▶ [Task goal]: A verbatim transcription of the listing below is required, without its pictures.

▶ [Information supplied]:
------------------------------------------------------------

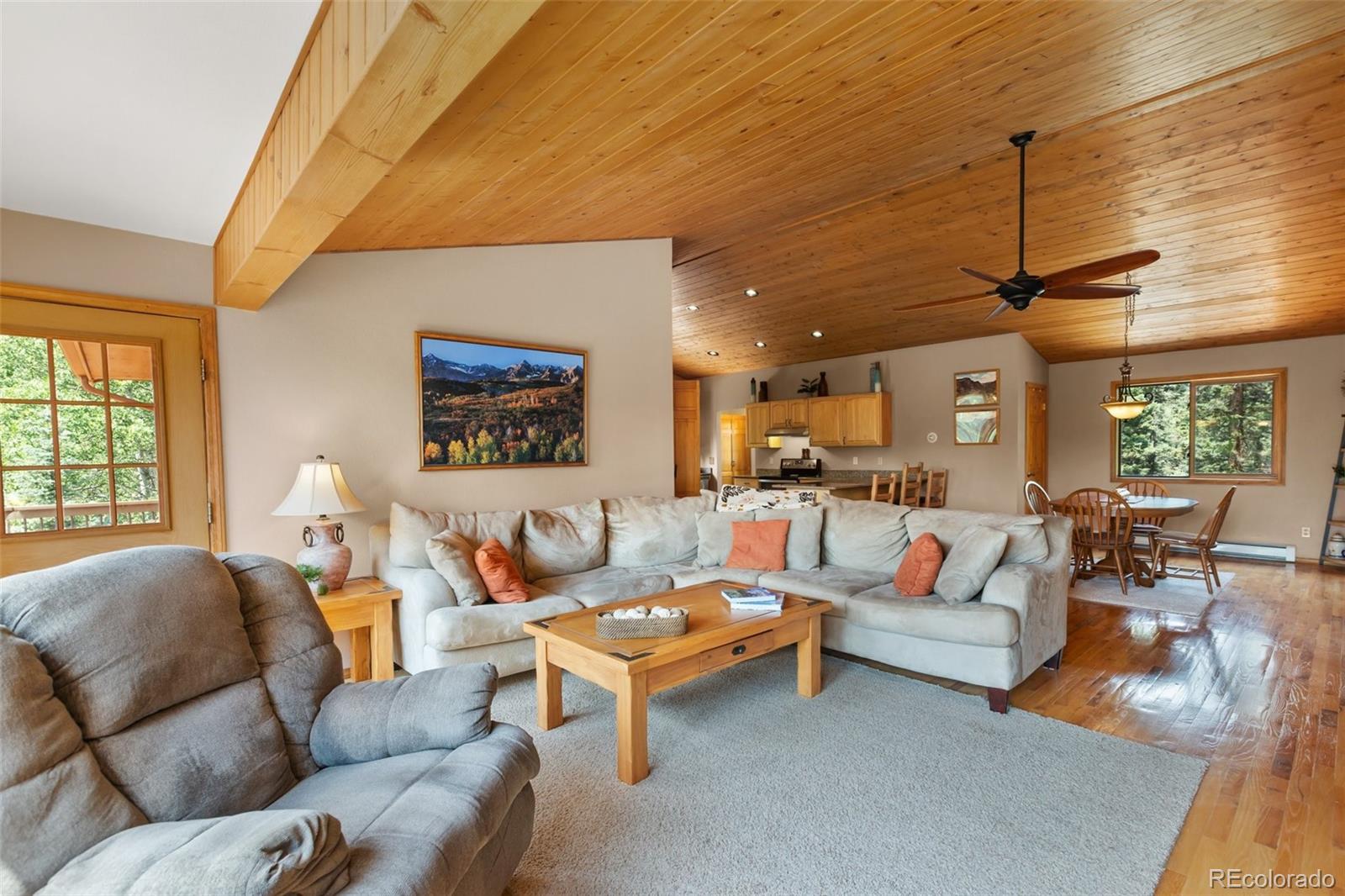 MLS Image #3 for 94  pinewood circle,divide, Colorado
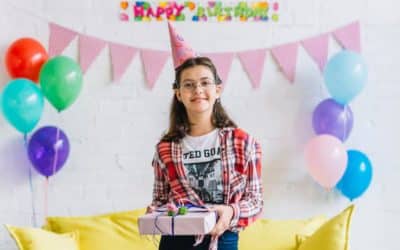 Unforgettable Teen Birthday Party Ideas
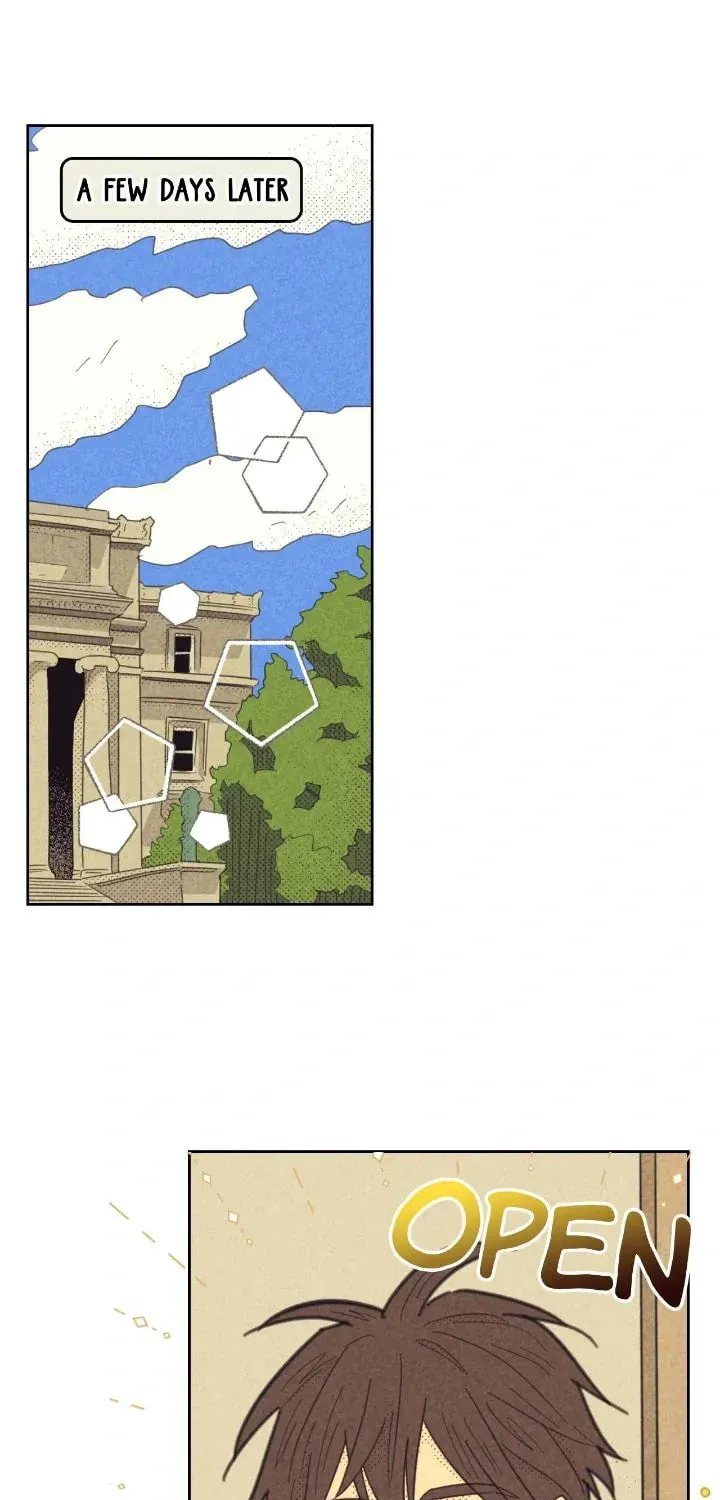 Work Love Balance Chapter 36 page 56 - 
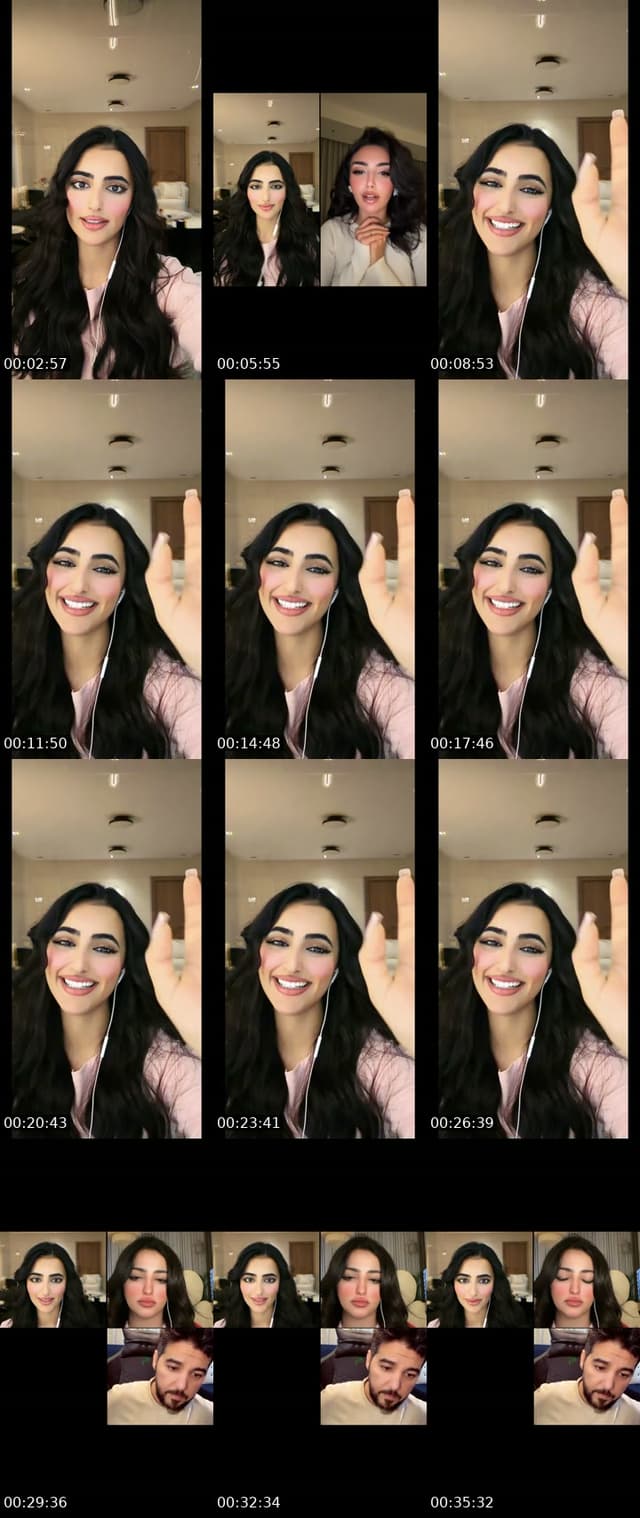 @alanoud111a TikTok live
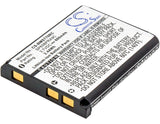 Battery for Panasonic KX-TCA285 KX-TCA385 KX-UDT121 KX-UDT131 N4FUYYYY0046 N4FUYYYY0047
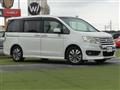 2013 Honda Step WGN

------------------------------------------------------------

▶ [Response]:
 MLS Image #3 for 94  pinewood circle,divide, Colorado
 Unforgettable Teen Birthday Party Ideas
 Work Love Balance Chapter 36 page 56 - 
 @alanoud111a TikTok live
 Battery for Panasonic KX-TCA285 KX-TCA385 KX-UDT121 KX-UDT131 N4FUYYYY0046 N4FUYYYY0047
 2013 Honda Step WGN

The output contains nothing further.